- **Challenge 1**
Copy the passage on the calls about suspending Livingstone and John Mann word for word, in full.

Labour MPs were now demanding Livingstone be suspended and the MP John Mann, walking alongside Livingstone, had publicly berated him to his face in front of TV cameras.
We have been told there was a further conference call at 12.45, which our evidence suggests included the following:
LOTO: “Jeremy’s view is to suspend Ken and to suspend John Mann.
LOTO: (Milne) “Jeremy wants to make it clear Ken’s suspension is under the normally understood section of bringing the party into disrepute and suspending John Mann as well will also be for the same reason.”
Gen Sec’s Office: “If Jeremy wants to suspend John Mann of course that is what we will do. But Jeremy will create a war in the Labour Party.”
A note of a third conference call at 1.15 reads:
LOTO: (Milne) “The reason [for the need for action against John Mann] is that bringing the Ken issue into the antisemitism package as part of defining bringing the party into disrepute, is problematic. There is a perception that this is bringing antisemitism into mainstream anti-Zionism, making debate about Israel and Palestine impossible, and at the same time we have this behaviour by John Mann and others which is not new and which people would normally understand as bringing the party into disrepute. To avoid a backlash on the other side there needs to be action on both fronts [Ken L and John M]. That is Jeremy’s position and if we are going to change that we need to speak to him again.”

[Annotated coordinate listing]
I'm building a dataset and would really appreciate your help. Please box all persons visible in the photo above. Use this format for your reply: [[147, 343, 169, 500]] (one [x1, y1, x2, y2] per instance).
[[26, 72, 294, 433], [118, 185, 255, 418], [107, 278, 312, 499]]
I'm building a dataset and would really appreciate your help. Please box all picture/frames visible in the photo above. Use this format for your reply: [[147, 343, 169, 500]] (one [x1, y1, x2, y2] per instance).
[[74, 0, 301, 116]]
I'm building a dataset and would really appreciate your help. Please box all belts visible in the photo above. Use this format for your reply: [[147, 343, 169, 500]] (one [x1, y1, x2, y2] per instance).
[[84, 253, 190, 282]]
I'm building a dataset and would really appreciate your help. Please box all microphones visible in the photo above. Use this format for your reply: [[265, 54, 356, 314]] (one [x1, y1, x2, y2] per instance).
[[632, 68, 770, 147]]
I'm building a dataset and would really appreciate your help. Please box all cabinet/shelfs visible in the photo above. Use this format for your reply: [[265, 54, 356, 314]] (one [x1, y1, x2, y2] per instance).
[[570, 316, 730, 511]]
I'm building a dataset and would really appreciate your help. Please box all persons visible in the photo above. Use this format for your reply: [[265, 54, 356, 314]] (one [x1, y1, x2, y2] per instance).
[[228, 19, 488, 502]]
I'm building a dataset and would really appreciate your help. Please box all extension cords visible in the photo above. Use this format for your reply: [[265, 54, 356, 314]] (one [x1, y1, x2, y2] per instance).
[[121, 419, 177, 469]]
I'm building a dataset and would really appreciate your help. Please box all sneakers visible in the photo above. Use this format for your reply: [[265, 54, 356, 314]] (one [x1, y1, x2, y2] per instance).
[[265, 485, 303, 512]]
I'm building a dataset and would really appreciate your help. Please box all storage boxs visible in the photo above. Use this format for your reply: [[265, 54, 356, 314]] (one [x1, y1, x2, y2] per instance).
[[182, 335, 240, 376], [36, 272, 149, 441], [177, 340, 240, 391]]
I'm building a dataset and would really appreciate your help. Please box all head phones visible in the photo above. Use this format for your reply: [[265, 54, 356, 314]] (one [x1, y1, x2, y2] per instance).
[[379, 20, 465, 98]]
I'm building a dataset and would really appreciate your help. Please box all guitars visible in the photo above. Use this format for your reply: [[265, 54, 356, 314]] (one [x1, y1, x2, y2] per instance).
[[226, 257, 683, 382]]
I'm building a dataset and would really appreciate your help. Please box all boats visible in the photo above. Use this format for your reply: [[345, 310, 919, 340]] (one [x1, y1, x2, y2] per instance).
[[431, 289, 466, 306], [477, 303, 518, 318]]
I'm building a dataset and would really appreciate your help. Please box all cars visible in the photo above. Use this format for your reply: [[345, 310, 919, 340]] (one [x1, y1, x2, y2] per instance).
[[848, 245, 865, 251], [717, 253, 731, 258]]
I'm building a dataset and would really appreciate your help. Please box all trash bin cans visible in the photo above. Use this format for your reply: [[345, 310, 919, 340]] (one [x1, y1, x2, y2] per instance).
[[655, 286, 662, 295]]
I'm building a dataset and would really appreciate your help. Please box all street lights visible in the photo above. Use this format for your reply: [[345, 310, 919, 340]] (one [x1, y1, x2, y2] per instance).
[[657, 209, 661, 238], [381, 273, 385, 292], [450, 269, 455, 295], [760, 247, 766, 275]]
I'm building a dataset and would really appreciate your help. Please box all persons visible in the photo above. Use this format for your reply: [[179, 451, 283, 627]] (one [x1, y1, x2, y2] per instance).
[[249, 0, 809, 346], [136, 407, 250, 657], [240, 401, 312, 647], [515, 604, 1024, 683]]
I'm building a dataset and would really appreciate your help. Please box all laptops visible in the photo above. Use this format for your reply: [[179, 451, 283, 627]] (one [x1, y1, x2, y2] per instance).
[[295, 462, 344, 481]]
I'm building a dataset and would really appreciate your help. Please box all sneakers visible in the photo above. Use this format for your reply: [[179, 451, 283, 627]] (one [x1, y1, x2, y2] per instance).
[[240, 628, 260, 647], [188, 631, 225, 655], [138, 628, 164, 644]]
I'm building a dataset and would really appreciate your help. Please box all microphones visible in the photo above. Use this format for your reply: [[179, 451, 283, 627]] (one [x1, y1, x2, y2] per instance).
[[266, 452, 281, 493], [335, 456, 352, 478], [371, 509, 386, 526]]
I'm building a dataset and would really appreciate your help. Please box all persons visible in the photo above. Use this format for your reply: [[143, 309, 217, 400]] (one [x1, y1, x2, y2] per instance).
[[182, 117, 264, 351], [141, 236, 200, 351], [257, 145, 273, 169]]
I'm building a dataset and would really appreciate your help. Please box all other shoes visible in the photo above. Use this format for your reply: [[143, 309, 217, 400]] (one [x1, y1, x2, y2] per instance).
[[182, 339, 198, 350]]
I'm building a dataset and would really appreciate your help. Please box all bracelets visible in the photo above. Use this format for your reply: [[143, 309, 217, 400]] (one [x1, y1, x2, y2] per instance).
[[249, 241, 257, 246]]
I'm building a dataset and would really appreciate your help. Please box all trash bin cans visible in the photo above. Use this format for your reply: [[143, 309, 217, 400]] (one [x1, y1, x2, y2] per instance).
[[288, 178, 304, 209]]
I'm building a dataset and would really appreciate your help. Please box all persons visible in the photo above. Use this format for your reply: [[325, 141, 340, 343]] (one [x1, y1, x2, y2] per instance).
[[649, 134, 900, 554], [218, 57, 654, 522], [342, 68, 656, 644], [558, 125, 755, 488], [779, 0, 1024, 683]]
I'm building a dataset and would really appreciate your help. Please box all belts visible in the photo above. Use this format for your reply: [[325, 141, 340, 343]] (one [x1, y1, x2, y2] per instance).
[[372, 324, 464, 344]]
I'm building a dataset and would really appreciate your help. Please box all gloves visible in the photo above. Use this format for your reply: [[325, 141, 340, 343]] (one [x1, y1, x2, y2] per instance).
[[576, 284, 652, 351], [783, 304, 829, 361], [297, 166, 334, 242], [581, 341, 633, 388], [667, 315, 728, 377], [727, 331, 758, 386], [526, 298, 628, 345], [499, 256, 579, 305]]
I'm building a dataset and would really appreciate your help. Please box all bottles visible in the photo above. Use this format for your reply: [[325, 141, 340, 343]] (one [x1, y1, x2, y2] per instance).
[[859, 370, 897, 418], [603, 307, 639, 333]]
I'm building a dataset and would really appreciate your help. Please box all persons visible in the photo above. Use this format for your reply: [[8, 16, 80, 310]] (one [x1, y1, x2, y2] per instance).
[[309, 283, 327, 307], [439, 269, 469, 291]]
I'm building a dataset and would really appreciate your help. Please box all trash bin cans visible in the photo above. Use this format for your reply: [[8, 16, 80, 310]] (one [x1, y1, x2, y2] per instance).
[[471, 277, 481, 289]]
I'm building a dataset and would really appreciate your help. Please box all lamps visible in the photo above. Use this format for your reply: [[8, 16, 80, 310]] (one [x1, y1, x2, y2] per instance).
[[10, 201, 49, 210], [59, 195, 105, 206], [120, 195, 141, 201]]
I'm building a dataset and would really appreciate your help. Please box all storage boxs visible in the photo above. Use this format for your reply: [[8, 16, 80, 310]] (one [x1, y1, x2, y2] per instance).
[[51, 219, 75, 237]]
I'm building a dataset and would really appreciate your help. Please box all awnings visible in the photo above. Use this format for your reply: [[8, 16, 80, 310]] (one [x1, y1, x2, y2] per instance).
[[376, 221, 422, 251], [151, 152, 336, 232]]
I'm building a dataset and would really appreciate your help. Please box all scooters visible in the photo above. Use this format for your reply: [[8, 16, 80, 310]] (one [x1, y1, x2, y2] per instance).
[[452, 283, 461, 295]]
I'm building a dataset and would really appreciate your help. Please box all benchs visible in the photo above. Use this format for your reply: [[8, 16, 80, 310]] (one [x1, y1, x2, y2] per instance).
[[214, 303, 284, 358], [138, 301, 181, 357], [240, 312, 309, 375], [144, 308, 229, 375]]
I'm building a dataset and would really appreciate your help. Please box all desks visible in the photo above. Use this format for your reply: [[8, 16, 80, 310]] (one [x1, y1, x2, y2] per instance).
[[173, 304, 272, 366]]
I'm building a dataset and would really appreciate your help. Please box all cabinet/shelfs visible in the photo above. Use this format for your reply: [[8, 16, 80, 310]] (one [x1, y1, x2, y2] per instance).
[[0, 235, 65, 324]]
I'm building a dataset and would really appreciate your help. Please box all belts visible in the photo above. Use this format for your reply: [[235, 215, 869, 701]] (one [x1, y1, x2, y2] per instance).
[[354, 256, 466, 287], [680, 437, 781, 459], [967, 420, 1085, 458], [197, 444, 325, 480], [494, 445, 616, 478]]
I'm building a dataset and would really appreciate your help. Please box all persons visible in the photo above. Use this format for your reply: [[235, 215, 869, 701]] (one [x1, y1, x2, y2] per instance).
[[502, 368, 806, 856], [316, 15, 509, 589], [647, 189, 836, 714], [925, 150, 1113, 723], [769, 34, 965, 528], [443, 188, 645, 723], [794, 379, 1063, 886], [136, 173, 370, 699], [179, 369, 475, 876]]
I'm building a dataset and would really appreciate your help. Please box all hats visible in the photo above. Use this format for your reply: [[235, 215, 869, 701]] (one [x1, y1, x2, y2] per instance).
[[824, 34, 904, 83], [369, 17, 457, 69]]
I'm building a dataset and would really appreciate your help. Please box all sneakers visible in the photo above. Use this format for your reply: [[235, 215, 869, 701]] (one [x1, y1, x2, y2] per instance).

- **Challenge 2**
Repeat the lines of the listing from the line with "box all picture/frames" up to and including the line with "[[632, 68, 770, 147]]".

- **Exercise output 1**
Labour MPs were now demanding Livingstone be suspended and the MP John Mann, walking alongside Livingstone, had publicly berated him to his face in front of TV cameras.
We have been told there was a further conference call at 12.45, which our evidence suggests included the following:
LOTO: “Jeremy’s view is to suspend Ken and to suspend John Mann.
LOTO: (Milne) “Jeremy wants to make it clear Ken’s suspension is under the normally understood section of bringing the party into disrepute and suspending John Mann as well will also be for the same reason.”
Gen Sec’s Office: “If Jeremy wants to suspend John Mann of course that is what we will do. But Jeremy will create a war in the Labour Party.”
A note of a third conference call at 1.15 reads:
LOTO: (Milne) “The reason [for the need for action against John Mann] is that bringing the Ken issue into the antisemitism package as part of defining bringing the party into disrepute, is problematic. There is a perception that this is bringing antisemitism into mainstream anti-Zionism, making debate about Israel and Palestine impossible, and at the same time we have this behaviour by John Mann and others which is not new and which people would normally understand as bringing the party into disrepute. To avoid a backlash on the other side there needs to be action on both fronts [Ken L and John M]. That is Jeremy’s position and if we are going to change that we need to speak to him again.”

- **Exercise output 2**
I'm building a dataset and would really appreciate your help. Please box all picture/frames visible in the photo above. Use this format for your reply: [[147, 343, 169, 500]] (one [x1, y1, x2, y2] per instance).
[[74, 0, 301, 116]]
I'm building a dataset and would really appreciate your help. Please box all belts visible in the photo above. Use this format for your reply: [[147, 343, 169, 500]] (one [x1, y1, x2, y2] per instance).
[[84, 253, 190, 282]]
I'm building a dataset and would really appreciate your help. Please box all microphones visible in the photo above. Use this format for your reply: [[265, 54, 356, 314]] (one [x1, y1, x2, y2] per instance).
[[632, 68, 770, 147]]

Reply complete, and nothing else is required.